**What the exercise asks:** Reproduce all the lines below exactly and omit the images.

**Provided data:**

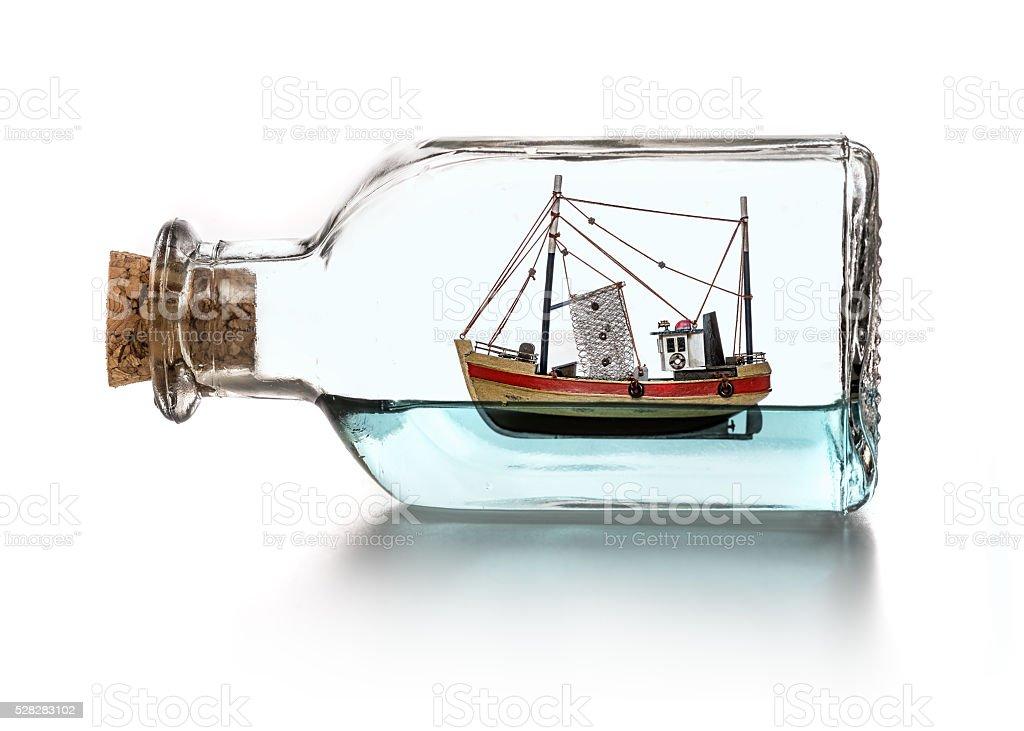https www istockphoto com fr photo bateau dans une bouteille gm528283102 92916921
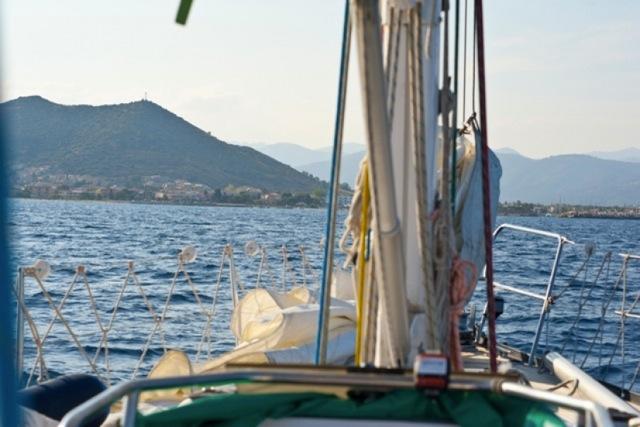 In avvicinamento a La Caletta, fine della circumnavigazione della Sardegna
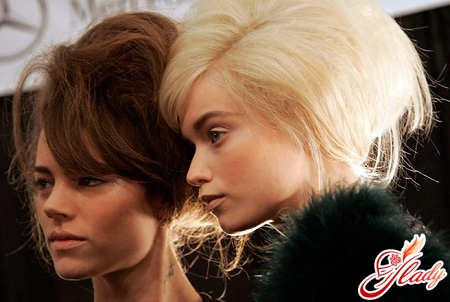 how to give volume to hair at the roots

**Problem solution:**
https www istockphoto com fr photo bateau dans une bouteille gm528283102 92916921
 In avvicinamento a La Caletta, fine della circumnavigazione della Sardegna
 how to give volume to hair at the roots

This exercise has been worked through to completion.